Drei Jahrzehnte liegen zwischen einem Brandanschlag auf ein Asylbewerberheim und der möglichen Aufklärung des Verbrechens. Jetzt glaubt die Bundesanwaltschaft, einen Täter gefasst zu haben.
Rund 30 Jahre nach einem Brandanschlag auf eine Asylbewerberunterkunft mit einem Toten in Saarlouis ist ein Mann festgenommen worden. Der Rechtsextremist werde im Laufe des Tages dem Ermittlungsrichter beim Bundesgerichtshof vorgeführt, der ihm den Haftbefehl eröffnen und über den Vollzug der Untersuchungshaft entscheiden werde, teilte die Bundesanwaltschaft in Karlsruhe am Montag mit.

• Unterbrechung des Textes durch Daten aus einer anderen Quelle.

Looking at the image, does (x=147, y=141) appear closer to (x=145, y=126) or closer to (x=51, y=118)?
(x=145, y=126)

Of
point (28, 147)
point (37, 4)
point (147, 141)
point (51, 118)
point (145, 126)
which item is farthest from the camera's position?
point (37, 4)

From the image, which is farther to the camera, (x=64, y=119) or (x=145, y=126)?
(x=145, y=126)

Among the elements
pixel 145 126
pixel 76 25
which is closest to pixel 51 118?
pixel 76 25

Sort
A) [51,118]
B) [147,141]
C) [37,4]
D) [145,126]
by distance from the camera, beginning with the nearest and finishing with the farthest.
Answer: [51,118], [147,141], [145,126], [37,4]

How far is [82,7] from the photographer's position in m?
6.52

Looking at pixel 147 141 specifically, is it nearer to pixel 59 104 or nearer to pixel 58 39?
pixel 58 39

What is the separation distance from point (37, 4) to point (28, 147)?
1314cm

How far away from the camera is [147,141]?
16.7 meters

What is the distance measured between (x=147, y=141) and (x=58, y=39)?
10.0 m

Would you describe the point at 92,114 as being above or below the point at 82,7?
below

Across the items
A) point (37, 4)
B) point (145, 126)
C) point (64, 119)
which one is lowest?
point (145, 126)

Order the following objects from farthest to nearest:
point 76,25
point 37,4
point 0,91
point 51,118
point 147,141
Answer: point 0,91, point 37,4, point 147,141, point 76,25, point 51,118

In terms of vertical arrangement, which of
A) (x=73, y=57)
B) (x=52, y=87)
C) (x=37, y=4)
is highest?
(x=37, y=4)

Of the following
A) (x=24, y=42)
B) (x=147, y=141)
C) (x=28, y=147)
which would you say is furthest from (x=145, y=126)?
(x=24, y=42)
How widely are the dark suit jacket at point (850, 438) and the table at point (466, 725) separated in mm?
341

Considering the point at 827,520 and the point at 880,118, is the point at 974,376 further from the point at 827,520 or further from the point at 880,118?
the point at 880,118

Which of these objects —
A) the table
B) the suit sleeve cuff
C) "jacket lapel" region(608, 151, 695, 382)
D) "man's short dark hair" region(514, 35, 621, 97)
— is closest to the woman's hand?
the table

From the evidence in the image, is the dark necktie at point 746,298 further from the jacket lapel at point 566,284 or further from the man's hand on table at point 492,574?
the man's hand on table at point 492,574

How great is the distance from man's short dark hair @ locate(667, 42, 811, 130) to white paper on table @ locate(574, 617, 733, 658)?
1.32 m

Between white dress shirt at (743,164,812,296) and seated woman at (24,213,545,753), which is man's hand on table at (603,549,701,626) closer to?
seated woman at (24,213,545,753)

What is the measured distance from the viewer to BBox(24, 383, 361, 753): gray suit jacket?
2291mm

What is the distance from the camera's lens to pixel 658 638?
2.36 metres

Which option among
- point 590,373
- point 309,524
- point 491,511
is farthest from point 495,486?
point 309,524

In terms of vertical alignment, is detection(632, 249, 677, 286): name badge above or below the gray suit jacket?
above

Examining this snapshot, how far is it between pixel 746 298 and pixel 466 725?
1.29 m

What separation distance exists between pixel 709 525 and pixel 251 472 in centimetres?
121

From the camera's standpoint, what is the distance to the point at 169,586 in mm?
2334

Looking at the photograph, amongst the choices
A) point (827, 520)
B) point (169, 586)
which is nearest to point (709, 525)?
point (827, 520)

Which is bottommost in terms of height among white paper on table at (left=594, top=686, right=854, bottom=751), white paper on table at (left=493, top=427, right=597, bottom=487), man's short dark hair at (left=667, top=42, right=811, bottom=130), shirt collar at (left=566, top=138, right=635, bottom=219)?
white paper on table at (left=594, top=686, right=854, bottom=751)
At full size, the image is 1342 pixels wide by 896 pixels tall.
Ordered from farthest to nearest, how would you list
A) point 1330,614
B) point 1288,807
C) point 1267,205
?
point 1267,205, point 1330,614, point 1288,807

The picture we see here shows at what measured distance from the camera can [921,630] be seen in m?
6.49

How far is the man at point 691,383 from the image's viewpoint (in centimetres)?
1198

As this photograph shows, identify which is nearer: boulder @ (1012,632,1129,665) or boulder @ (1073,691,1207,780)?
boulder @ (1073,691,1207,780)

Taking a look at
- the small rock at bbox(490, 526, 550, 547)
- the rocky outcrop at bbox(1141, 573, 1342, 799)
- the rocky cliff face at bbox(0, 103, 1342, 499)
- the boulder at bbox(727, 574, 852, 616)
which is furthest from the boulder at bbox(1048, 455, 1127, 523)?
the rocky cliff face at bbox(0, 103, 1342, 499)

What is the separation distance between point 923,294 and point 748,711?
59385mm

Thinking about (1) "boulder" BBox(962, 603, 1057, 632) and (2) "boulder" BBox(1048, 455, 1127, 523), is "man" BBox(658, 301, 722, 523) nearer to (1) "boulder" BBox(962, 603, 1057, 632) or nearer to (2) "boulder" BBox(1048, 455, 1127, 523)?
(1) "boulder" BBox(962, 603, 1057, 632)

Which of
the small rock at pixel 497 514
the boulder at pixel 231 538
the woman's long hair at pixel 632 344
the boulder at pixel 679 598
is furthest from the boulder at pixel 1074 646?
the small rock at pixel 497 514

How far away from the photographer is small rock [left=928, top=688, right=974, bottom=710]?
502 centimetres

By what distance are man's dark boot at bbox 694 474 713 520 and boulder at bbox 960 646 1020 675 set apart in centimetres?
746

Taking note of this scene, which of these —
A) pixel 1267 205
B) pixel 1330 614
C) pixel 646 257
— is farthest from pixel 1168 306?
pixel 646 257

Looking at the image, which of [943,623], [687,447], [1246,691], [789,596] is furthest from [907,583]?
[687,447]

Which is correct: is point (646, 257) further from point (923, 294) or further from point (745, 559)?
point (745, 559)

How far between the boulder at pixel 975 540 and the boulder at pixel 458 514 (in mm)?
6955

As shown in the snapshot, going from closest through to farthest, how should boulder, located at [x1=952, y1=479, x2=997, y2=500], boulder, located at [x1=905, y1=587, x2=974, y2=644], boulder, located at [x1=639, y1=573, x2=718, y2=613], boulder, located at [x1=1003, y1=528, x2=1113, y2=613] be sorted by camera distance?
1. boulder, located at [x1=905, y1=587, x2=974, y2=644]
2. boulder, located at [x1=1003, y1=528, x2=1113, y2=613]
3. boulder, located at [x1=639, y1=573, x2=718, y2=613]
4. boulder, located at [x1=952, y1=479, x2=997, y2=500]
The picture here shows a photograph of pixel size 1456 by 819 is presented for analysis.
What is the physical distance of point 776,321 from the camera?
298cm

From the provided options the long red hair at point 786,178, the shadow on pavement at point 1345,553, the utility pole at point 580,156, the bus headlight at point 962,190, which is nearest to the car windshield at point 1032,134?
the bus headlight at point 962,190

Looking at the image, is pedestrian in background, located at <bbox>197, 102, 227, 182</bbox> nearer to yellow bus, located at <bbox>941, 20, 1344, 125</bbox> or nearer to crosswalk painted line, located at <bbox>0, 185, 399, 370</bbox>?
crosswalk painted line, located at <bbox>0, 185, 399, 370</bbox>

Gegen den Deutschen bestehe der dringende Tatverdacht des Mordes, des versuchten Mordes zum Nachteil von 20 Menschen sowie der Brandstiftung mit Todesfolge. Nach Überzeugung der Behörde hat der heute 50-Jährige im September 1991 aus rassistischer Gesinnung einen Brand in der Stadt im Saarland gelegt.
Vorbild sollen die Anschläge in Hoyerswerda gewesen sein
Zuvor hatte er sich laut Anklagebehörde in einer Gaststätte in Saarlouis mit rechtsextremistischen Gesinnungsgenossen getroffen. Dort sei über die rassistisch motivierten Anschläge auf Unterkünfte für Ausländer in Hoyerswerda gesprochen worden. Die Gesprächsteilnehmer sollen deutlich gemacht haben, dass sie solche Anschläge auch in Saarlouis begrüßen würden. In der sächsischen Stadt Hoyerswerda war es im September 1991 zu schweren rassistischen Ausschreitungen gekommen, an denen sich Hunderte Menschen beteiligten.
Wenige Stunden nach dem Gespräch schritt der Mann nach Darstellung der Anklagebehörde zur Tat. Im Treppenhaus des von Geflüchteten bewohnten Gebäudes habe er Benzin ausgegossen und entzündet. Das Feuer erfasste im Dachgeschoss den 27-jährigen Asylbewerber Samuel Kofi Yeboah aus Ghana. Dieser erlitt schwerste Verbrennungen und eine Rauchvergiftung, an denen er am Tattag starb. Zwei weitere Hausbewohner zogen sich durch Sprünge aus dem Fenster Knochenbrüche zu. Die übrigen 18 Bewohner brachten sich in Sicherheit.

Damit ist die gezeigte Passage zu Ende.